As a mark of respect towards Professor Wadhwa, I am going to quote not from what he originally wrote in 1989, but from a subsequent piece (written in some anguish, because nothing had happened) in 2002: “The person shown in the record as responsible for paying land revenue for a particular piece of land is presumed to be the proprietor of that piece of land unless it is proved otherwise… But the entries in such records are not conclusive. Whatever be the entry in the record-of-rights in land, it is permissible to challenge it in an appropriate court or tribunal. Therefore, the revenue laws of the states lay down that no suit shall lie against the state government or any officer of the state government in respect of a claim to have an entry made in any record or register that is maintained by the government or to have any entry omitted or amended. Similarly, the law relating to registration of documents (deeds) also lays down that while accepting a document for registration, the registering authority need not concern itself about the validity of the document.”
Some cross-country controversy around land titling and de Soto is about whether it really led to presumed benefits, in the instances where it was tried. Other controversies are about the difficult transition from customary and common law systems to what is called Torrens, after Robert Richard Torrens, who drove it in parts of Australia in the second half of the 19th century.
Many common law jurisdictions do have Torrens systems now. Since 2008, there has been a National Land Records Modernisation Programme (NLRMP) and titling/ Torrens is the avowed terminal goal, with states like Andhra Pradesh, Delhi and Rajasthan even having experimented with preliminary legislation. In 2011, the department of land resources had a draft bill, with the intention of introducing titling in Union territories. Here is a quote from the 2008 NLRMP statement: “Puducherry is an example of the system of conclusive titles from within India itself. The French introduced the Torrens system there. However, after Independence, Pondicherry had to regress from conclusive titles to the presumptive titles system prevalent in India due to the provisions of the Registration Act, 1908. The system of conclusive titles is based on four basic principles: One, a single agency to handle land records (including the maintenance and updating of the textual records, maps, survey and settlement operations, registration of immovable property mutations, etc); second, the “mirror” principle, which states that, at any given moment, the land records mirror the ground reality; three, the “curtain” principle, which refers to the fact that the record of title is a true depiction of the ownership status, mutation is automatic following registration, there is no need of probing into past title transactions, and title is a conclusive proof of ownership; and four, title insurance, which refers to the fact that the title is guaranteed for its correctness and the party concerned is indemnified against any loss arising because of inaccuracy in this regard. At the moment, land records in India don’t reflect any of these principles.”

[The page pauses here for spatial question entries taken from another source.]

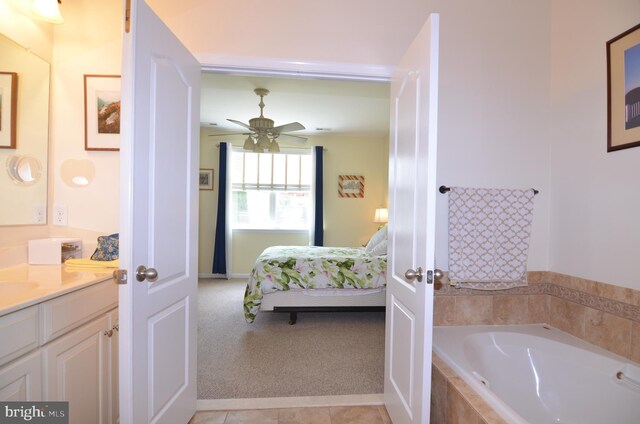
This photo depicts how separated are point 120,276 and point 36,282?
50cm

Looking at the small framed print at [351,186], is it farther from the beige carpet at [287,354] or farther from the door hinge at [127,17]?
the door hinge at [127,17]

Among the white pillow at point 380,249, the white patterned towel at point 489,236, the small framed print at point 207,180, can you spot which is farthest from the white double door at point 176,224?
the small framed print at point 207,180

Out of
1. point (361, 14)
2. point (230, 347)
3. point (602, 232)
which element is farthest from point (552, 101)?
point (230, 347)

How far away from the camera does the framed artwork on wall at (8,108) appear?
55.9 inches

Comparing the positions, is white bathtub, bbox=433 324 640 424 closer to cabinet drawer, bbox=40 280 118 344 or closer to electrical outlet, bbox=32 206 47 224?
cabinet drawer, bbox=40 280 118 344

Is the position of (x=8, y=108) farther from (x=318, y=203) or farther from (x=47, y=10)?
(x=318, y=203)

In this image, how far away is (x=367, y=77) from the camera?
1.79 metres

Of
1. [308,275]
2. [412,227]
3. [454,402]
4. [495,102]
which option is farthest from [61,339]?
[495,102]

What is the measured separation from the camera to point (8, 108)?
145 centimetres

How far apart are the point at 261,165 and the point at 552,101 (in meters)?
4.55

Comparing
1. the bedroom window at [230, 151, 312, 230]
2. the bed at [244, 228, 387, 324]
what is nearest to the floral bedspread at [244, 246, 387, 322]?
the bed at [244, 228, 387, 324]

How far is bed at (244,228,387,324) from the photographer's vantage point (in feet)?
10.1

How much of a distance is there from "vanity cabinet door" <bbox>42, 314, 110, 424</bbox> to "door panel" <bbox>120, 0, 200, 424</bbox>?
244 millimetres

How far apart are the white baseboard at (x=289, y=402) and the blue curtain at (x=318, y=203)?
11.5 feet
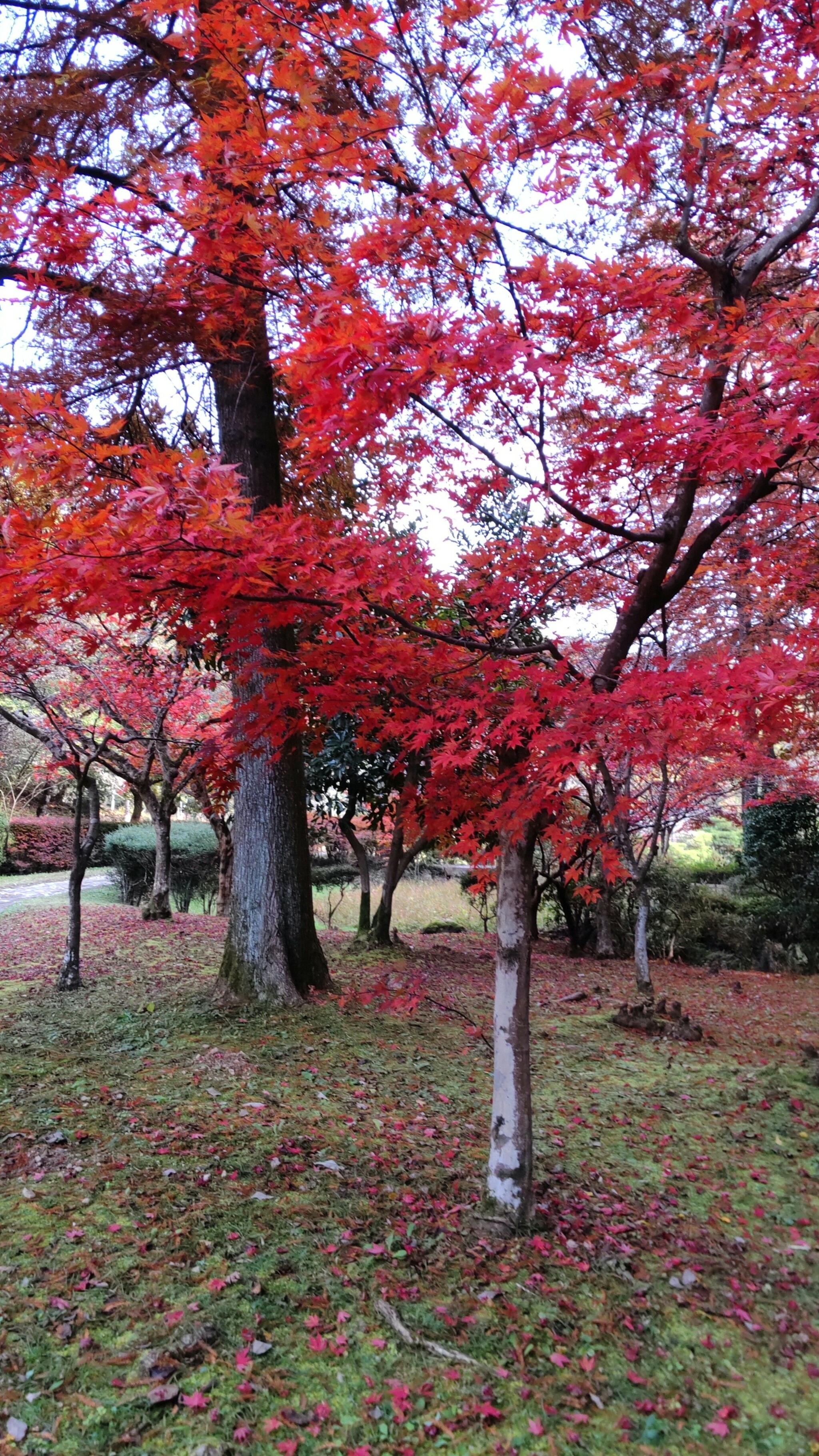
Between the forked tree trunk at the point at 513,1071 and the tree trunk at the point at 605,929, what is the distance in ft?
24.0

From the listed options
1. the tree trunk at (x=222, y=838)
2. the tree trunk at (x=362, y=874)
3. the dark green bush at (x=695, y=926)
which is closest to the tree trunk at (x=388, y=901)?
the tree trunk at (x=362, y=874)

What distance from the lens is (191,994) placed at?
598cm

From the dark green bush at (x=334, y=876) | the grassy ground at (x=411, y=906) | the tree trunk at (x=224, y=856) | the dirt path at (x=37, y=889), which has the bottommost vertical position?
the grassy ground at (x=411, y=906)

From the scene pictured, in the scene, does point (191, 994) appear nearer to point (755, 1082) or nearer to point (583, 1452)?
point (755, 1082)

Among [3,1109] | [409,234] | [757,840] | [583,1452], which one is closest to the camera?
[583,1452]

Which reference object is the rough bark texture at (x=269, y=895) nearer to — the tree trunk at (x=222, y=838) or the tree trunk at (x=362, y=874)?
the tree trunk at (x=362, y=874)

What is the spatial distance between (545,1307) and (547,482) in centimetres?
288

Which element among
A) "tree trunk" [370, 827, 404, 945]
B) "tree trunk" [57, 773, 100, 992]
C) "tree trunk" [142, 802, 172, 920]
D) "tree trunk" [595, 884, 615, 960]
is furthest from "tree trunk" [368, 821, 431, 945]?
"tree trunk" [57, 773, 100, 992]

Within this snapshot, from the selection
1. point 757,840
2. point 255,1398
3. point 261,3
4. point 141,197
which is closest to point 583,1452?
point 255,1398

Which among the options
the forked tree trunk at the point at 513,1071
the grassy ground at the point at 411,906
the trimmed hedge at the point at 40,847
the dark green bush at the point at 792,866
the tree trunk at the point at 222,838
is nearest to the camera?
the forked tree trunk at the point at 513,1071

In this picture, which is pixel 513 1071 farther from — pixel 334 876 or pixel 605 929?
pixel 334 876

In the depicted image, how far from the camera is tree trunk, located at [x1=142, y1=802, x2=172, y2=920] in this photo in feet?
31.7

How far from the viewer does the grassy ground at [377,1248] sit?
2.22 m

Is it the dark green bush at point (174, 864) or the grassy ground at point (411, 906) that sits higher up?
the dark green bush at point (174, 864)
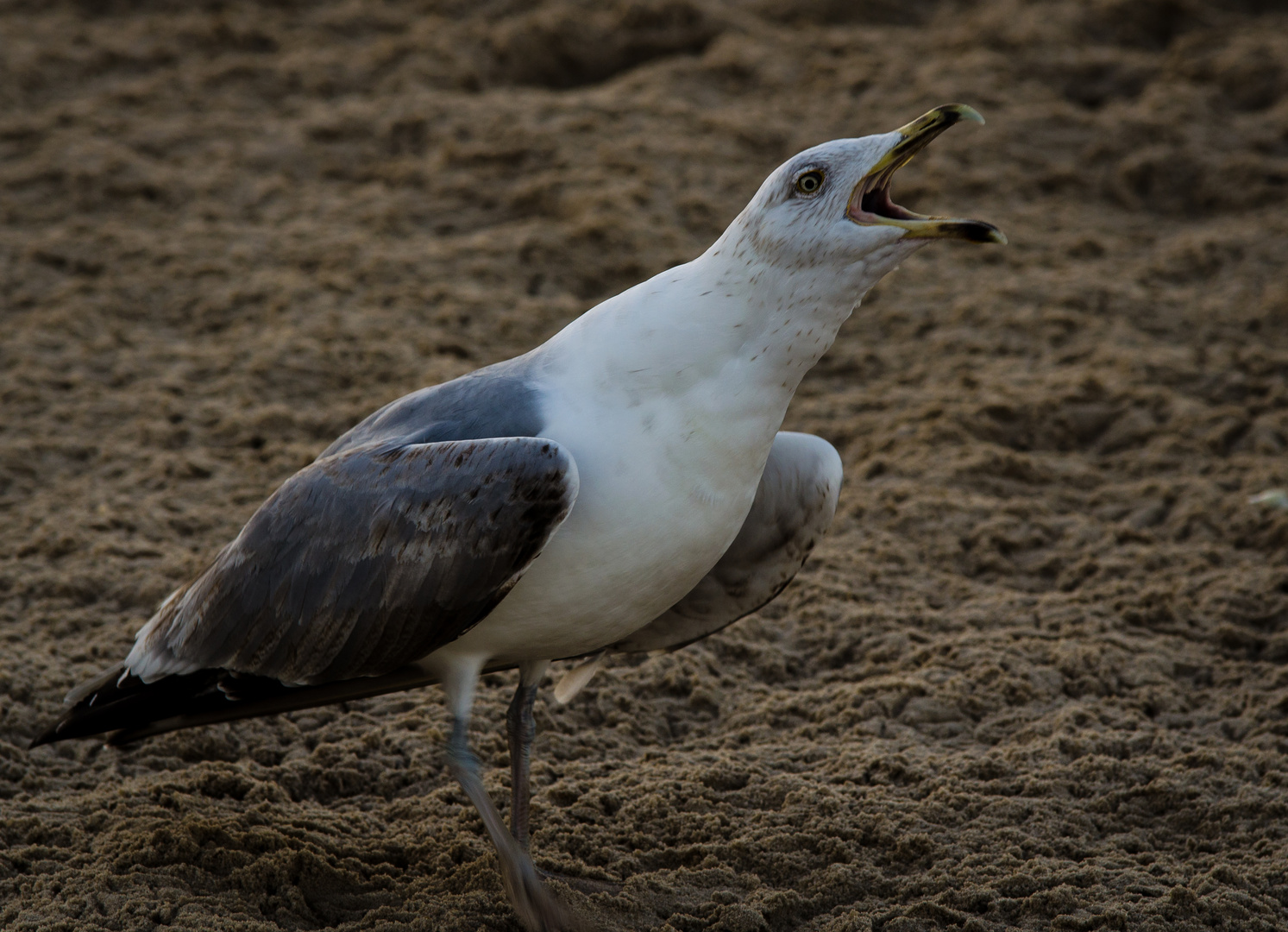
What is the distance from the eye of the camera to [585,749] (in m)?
4.04

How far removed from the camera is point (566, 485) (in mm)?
2924

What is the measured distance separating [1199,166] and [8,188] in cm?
595

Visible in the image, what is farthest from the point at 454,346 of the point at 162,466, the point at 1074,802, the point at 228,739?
the point at 1074,802

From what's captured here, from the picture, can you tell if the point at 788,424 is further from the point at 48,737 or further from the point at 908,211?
the point at 48,737

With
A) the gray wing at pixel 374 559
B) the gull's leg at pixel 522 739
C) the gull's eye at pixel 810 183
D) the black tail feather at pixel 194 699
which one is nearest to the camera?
the gray wing at pixel 374 559

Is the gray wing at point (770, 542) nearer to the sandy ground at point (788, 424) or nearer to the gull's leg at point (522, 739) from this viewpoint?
the gull's leg at point (522, 739)

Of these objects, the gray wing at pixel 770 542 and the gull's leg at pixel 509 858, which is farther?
the gray wing at pixel 770 542

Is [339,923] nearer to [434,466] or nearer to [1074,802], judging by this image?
[434,466]

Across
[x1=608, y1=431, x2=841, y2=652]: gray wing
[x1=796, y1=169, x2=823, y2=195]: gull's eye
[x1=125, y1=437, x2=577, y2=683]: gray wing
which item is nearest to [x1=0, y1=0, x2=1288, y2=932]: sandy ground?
[x1=608, y1=431, x2=841, y2=652]: gray wing

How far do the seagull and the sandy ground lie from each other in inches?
23.4

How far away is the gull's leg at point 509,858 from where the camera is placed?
3.12 metres

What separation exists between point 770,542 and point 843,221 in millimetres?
925

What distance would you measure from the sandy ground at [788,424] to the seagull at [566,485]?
60cm

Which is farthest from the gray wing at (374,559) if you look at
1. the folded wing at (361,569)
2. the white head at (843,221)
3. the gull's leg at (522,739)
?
the white head at (843,221)
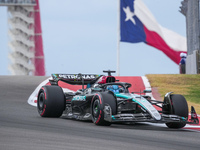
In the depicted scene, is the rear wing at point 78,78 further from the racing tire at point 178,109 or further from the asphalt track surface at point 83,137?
the racing tire at point 178,109

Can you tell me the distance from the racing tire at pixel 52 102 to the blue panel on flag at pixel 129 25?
19.3 m

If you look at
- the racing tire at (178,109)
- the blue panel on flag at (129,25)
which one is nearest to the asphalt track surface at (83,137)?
the racing tire at (178,109)

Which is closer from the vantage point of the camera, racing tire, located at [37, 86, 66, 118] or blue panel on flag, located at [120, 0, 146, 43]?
racing tire, located at [37, 86, 66, 118]

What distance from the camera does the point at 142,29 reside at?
32031mm

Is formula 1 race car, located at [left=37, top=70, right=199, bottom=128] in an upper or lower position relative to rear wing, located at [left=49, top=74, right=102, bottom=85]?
lower

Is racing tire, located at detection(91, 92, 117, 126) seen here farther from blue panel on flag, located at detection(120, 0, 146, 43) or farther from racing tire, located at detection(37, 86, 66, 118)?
blue panel on flag, located at detection(120, 0, 146, 43)

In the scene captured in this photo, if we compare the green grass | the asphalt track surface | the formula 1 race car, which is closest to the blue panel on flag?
the green grass

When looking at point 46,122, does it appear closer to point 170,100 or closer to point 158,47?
point 170,100

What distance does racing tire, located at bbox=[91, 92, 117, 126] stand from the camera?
408 inches

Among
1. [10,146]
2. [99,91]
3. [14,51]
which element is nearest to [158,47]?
[99,91]

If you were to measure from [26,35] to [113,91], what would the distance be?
81.6 metres

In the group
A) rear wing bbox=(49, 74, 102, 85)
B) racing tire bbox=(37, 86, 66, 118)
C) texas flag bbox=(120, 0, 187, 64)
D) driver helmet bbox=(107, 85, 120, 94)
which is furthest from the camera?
texas flag bbox=(120, 0, 187, 64)

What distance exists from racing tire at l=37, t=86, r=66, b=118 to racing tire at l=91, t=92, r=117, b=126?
1841mm

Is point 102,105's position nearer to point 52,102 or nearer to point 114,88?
point 114,88
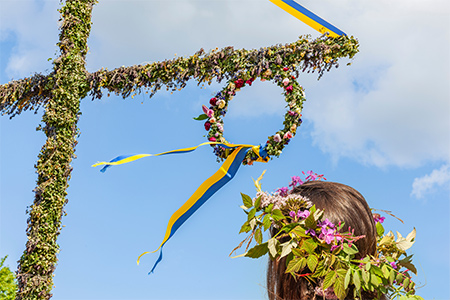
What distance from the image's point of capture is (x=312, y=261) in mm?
2074

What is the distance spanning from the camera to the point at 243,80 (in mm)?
5918

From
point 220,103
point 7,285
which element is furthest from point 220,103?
point 7,285

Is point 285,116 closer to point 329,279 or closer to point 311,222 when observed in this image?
point 311,222

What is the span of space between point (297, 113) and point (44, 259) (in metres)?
4.71

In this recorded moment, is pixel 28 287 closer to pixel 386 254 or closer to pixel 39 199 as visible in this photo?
pixel 39 199

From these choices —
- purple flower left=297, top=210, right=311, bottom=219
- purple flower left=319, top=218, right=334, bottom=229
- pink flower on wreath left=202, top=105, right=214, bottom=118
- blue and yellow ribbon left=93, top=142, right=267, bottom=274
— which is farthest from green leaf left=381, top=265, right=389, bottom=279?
pink flower on wreath left=202, top=105, right=214, bottom=118

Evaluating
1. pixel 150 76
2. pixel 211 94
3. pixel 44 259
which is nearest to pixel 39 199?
pixel 44 259

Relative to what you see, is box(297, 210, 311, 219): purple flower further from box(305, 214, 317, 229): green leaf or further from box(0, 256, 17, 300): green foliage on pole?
box(0, 256, 17, 300): green foliage on pole

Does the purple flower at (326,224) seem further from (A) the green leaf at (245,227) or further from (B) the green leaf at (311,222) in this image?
(A) the green leaf at (245,227)

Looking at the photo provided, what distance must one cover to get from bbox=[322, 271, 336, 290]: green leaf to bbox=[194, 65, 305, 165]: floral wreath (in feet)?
10.0

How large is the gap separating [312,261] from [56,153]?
6.37 m

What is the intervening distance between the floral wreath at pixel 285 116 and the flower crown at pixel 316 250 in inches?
106

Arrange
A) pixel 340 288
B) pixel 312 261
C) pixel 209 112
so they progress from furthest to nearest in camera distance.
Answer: pixel 209 112 → pixel 312 261 → pixel 340 288

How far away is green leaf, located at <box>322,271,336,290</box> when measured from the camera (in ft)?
6.46
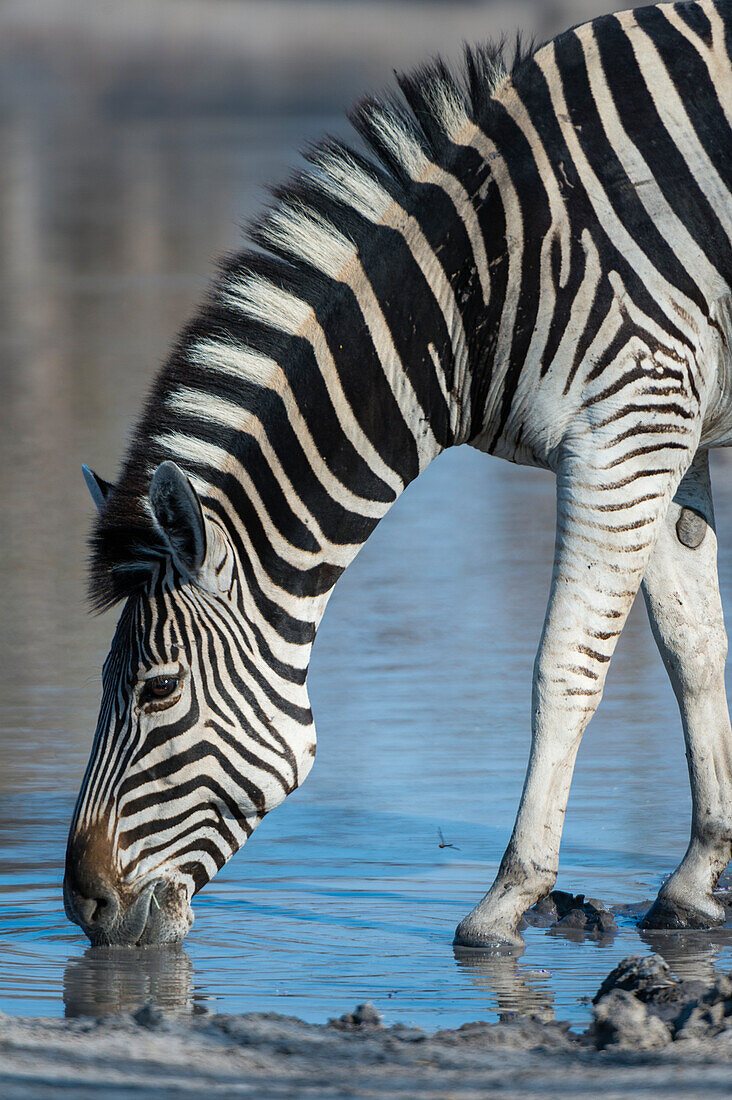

To get to the terminal goal and implement these principles, there was a government-appointed committee, and it submitted a report in February 2014. This sets out a land titling roadmap. (You will find the report on the internet.) The way I think about it, it is like every plot of land getting something like an Aadhaar number. However, a prerequisite is reliable (and not dated) cadastral surveys. De Soto is a great speaker too, and I once heard him dismiss this problem in the context of rural Indonesia: “Whenever I walked to a different farm, a different dog began to bark. Dogs know when titles change and humans don’t.”
Cadastral surveys/ resurveys are indeed a problem, though not as much as they used to be. But as a roadmap towards the terminal goal, the 2014 committee report is worth reading. It proposes systematic selective titling, not across the board. In the committee’s words, “Given the state of land records and cadastral surveys in our country, this model can be applied to the properties when new virgin titles are created, for example, when a builder/ developer of multi-storied apartment blocks hands over the ownership of an apartment (flat) to the first owner. Here the property has no past history and as such there is no worry about defects in the title. Of course, the title over land on which the property stands needs to be verified.” The committee estimated that 40-50 per cent of urban properties could be covered in the next 20 years.
One should probably not use the word “pilot”. These are instances where one can demonstrate the benefits of titling and perhaps even charge additional fees from owners. It’s an idea worth pushing.
The writer is member, Niti Aayog. Views are personal.